Stored data Block Start
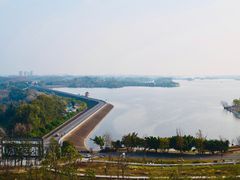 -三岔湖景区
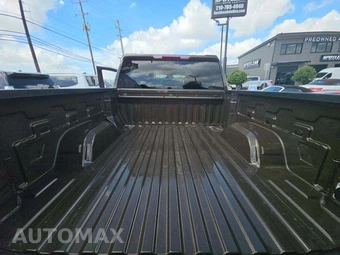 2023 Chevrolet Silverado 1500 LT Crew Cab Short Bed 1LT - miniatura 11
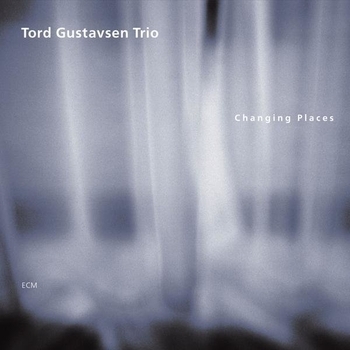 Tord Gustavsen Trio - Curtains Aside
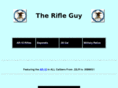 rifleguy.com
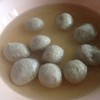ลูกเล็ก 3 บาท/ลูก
Stored data Block End
### Task description
Return each line of the material above word for word, leaving the pictures out of your answer.

### Result for this exercise
 -三岔湖景区
 2023 Chevrolet Silverado 1500 LT Crew Cab Short Bed 1LT - miniatura 11
 Tord Gustavsen Trio - Curtains Aside
 rifleguy.com
ลูกเล็ก 3 บาท/ลูก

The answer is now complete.